• [Exercise details]
Answer these questions about the Binomial.thy diff, one per line:
1. Which file does the diff modify?
2. What is the name of the lemma the diff adds?
3. Why is the well-known version of absorption harder to use?

** Document extract follows **

Some comments and a new version of a result

--- a/src/HOL/Number_Theory/Binomial.thy	Thu Oct 30 23:14:11 2014 +0100
+++ b/src/HOL/Number_Theory/Binomial.thy	Fri Oct 31 17:01:54 2014 +0000
@@ -58,22 +58,25 @@
 lemma zero_less_binomial_iff [simp]: "n choose k > 0 \<longleftrightarrow> k \<le> n"
   by (metis binomial_eq_0_iff not_less0 not_less zero_less_binomial)
 
-(*Might be more useful if re-oriented*)
 lemma Suc_times_binomial_eq:
   "k \<le> n \<Longrightarrow> Suc n * (n choose k) = (Suc n choose Suc k) * Suc k"
-  apply (induct n arbitrary: k)
-   apply (simp add: binomial.simps)
-   apply (case_tac k)
-  apply (auto simp add: add_mult_distrib add_mult_distrib2 le_Suc_eq binomial_eq_0)
+  apply (induct n arbitrary: k, simp)
+  apply (case_tac k)
+   apply (auto simp add: add_mult_distrib add_mult_distrib2 le_Suc_eq binomial_eq_0)
   done
 
-text{*This is the well-known version, but it's harder to use because of the
+text{*The absorption property*}
+lemma Suc_times_binomial:
+  "k \<le> n \<Longrightarrow> (Suc n choose Suc k) * Suc k = Suc n * (n choose k)"
+  by (rule Suc_times_binomial_eq [symmetric])
+
+text{*This is the well-known version of absorption, but it's harder to use because of the
   need to reason about division.*}
 lemma binomial_Suc_Suc_eq_times:
     "k \<le> n \<Longrightarrow> (Suc n choose Suc k) = (Suc n * (n choose k)) div Suc k"
   by (simp add: Suc_times_binomial_eq del: mult_Suc mult_Suc_right)
 
-text{*Another version, with -1 instead of Suc.*}
+text{*Another version of absorption, with -1 instead of Suc.*}
 lemma times_binomial_minus1_eq:
   "k \<le> n \<Longrightarrow> 0 < k \<Longrightarrow> (n choose k) * k = n * ((n - 1) choose (k - 1))"

** End of Document extract **
** Data follows **

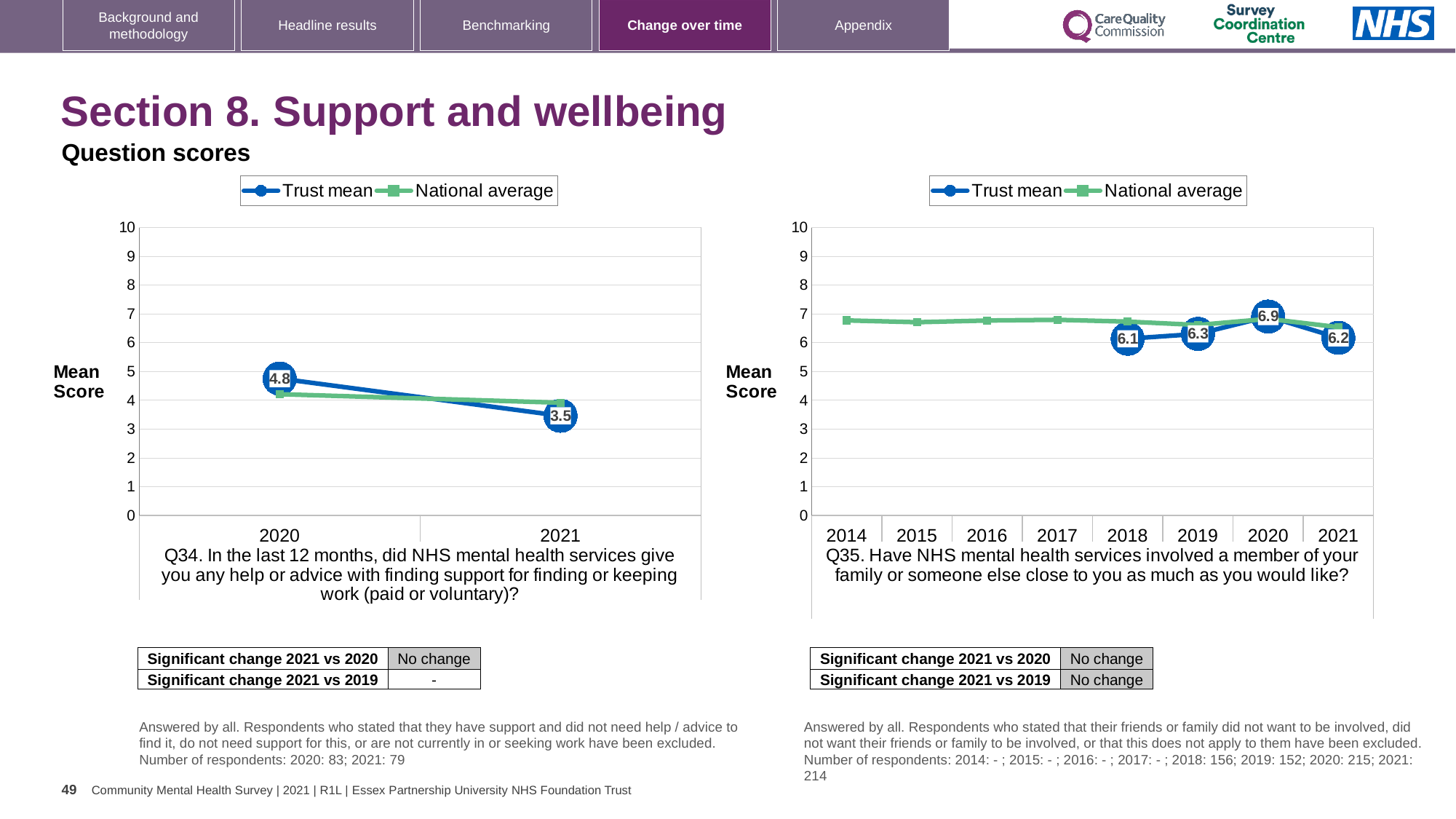
In the Q34 chart on the left, what is the Trust mean for 2020? 4.8 In the Q35 chart on the right, what is the Trust mean for 2018? 6.1 In the Q34 chart on the left, does the Trust mean rise or fall from 2020 to 2021? fall In the Q35 chart on the right, which year has the lowest Trust mean? 2018 In the Q35 chart on the right, what is the Trust mean for 2020? 6.9 In the Q35 chart on the right, which year has the highest Trust mean? 2020 In the Q35 chart on the right, how many years are shown on the x axis? 8 In the Q35 chart on the right, what is the difference between the Trust mean in 2020 and in 2021? 0.7 How many series does the legend of the Q35 chart on the right list? 2 In the Q34 chart on the left, by how much did the Trust mean fall from 2020 to 2021? 1.3 In the Q34 chart on the left, is the National average for 2020 greater or less than 5? less In the Q34 chart on the left, what is the Trust mean for 2021? 3.5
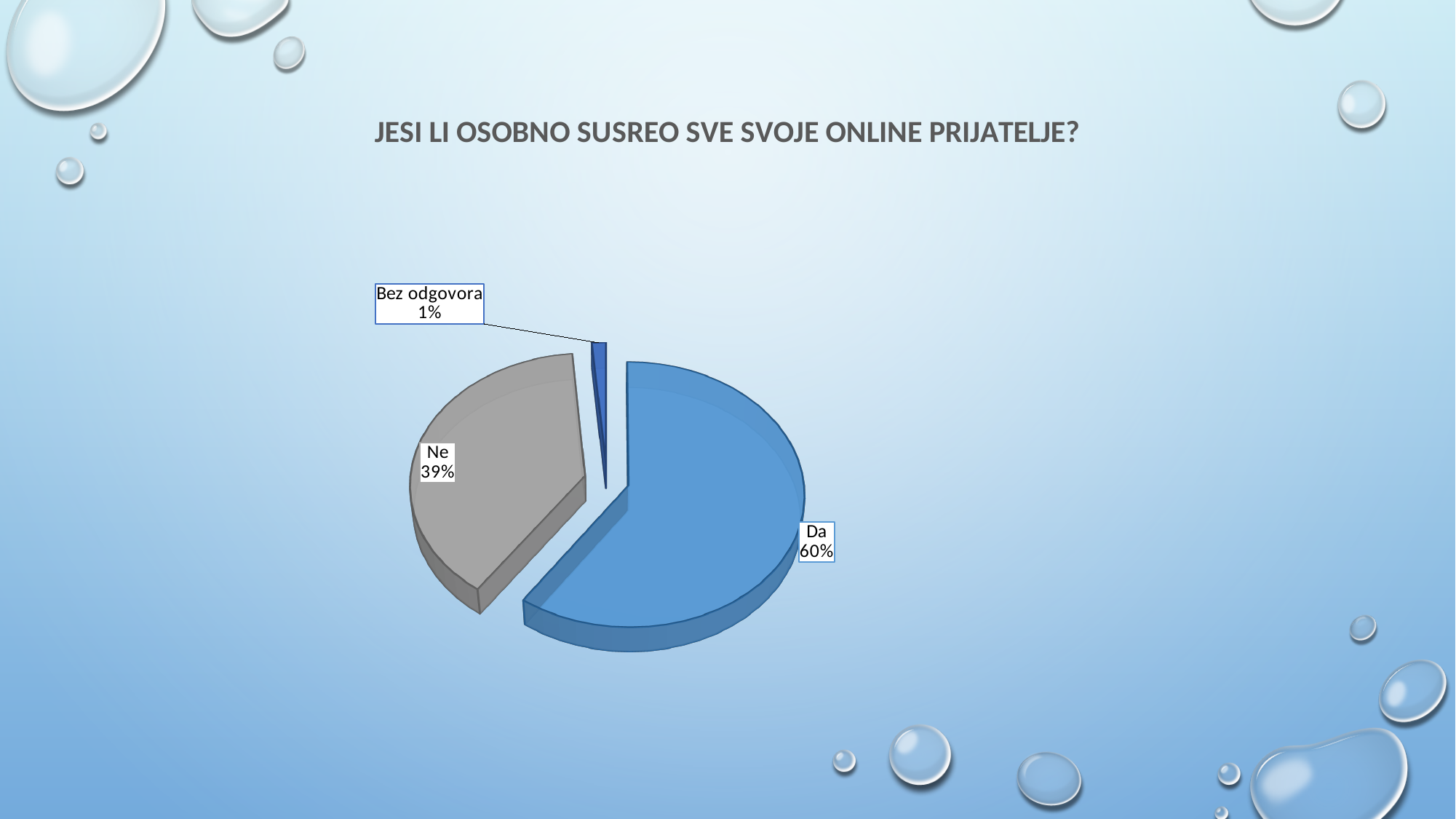
What share of the pie does "Bez odgovora" represent? 1% What share of the pie does "Da" represent? 60% What kind of chart is shown on the slide? Pie chart What is the difference in percentage points between "Da" and "Ne"? 21 What share of the pie does "Ne" represent? 39% Which is larger, the share for "Da" or the share for "Ne"? Da Which category has the largest slice of the pie? Da What is the title of the chart? JESI LI OSOBNO SUSREO SVE SVOJE ONLINE PRIJATELJE? Which category has the smallest slice of the pie? Bez odgovora What colour is the "Ne" slice of the pie? Grey How many categories are shown in the pie chart? 3 What is the difference in percentage points between "Ne" and "Bez odgovora"? 38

** End of Data **

• [Output of the task]
1. src/HOL/Number_Theory/Binomial.thy
2. Suc_times_binomial
3. Because of the need to reason about division.